__REQUIREMENT__:
Retype the material that follows exactly, limited to the lines from the one with "Orquestra OPUS convida Sá & Guarabyra" through the one with "Victory Bible Church April 28, 2024", and keep out all pictures.

__PROVIDED DATA__:

━━━━

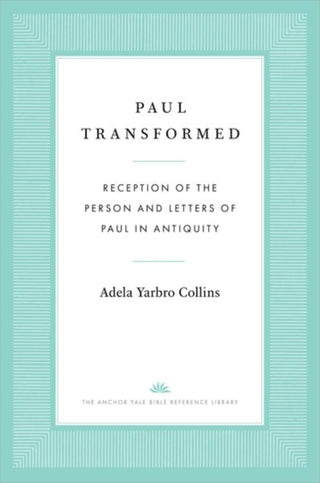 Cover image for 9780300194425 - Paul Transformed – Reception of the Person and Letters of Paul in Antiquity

━━━━

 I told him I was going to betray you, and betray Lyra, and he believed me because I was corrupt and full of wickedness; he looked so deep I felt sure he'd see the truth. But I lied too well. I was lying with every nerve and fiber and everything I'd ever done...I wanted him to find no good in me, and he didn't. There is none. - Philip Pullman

━━━━

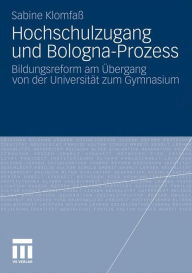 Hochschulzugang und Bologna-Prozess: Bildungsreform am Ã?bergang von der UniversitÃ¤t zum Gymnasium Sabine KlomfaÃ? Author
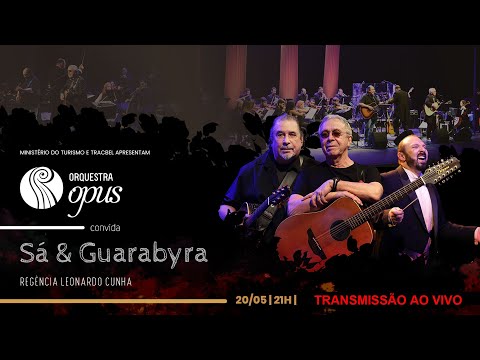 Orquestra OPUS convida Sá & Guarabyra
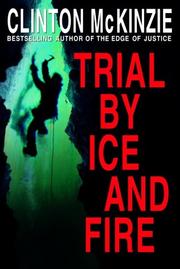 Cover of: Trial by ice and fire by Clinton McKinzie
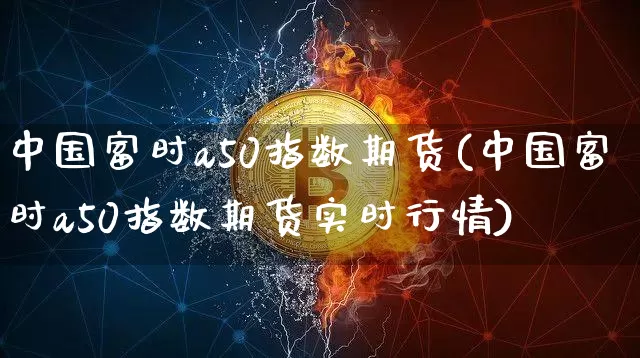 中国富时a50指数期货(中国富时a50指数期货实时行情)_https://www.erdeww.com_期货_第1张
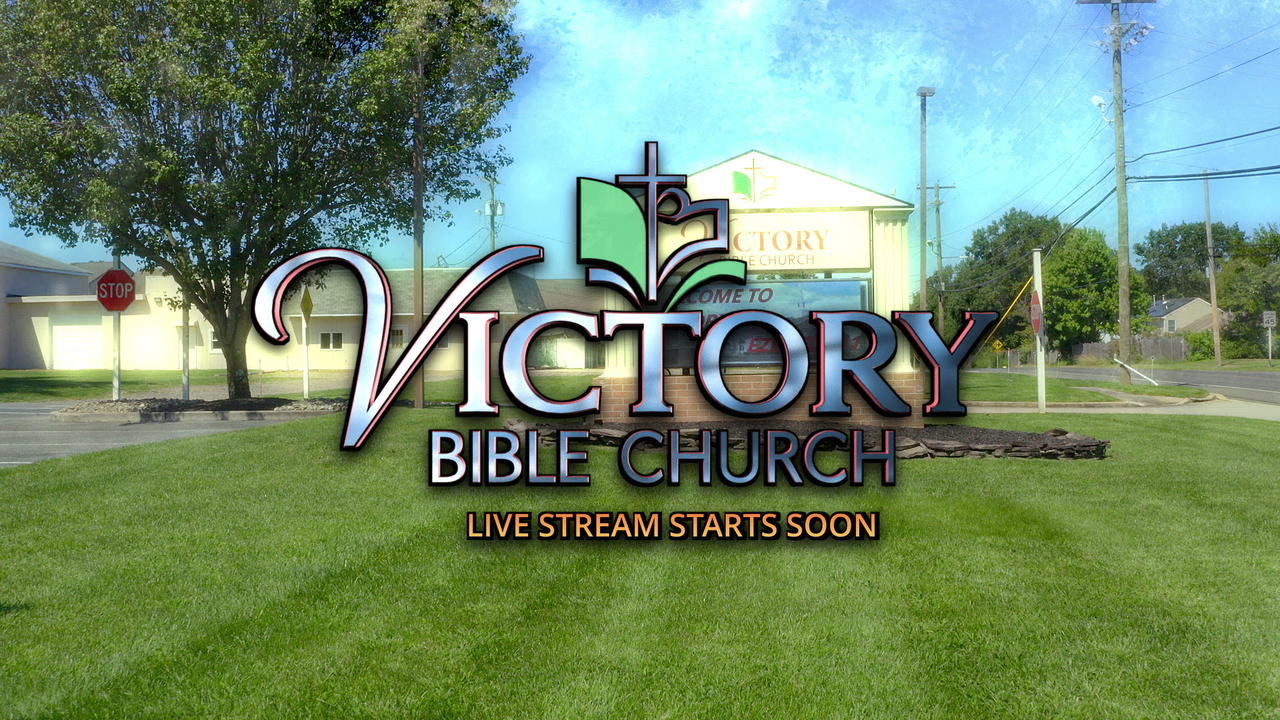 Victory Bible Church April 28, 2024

━━━━

__PROBLEM SOLUTION__:
 Orquestra OPUS convida Sá & Guarabyra
 Cover of: Trial by ice and fire by Clinton McKinzie
 中国富时a50指数期货(中国富时a50指数期货实时行情)_https://www.erdeww.com_期货_第1张
 Victory Bible Church April 28, 2024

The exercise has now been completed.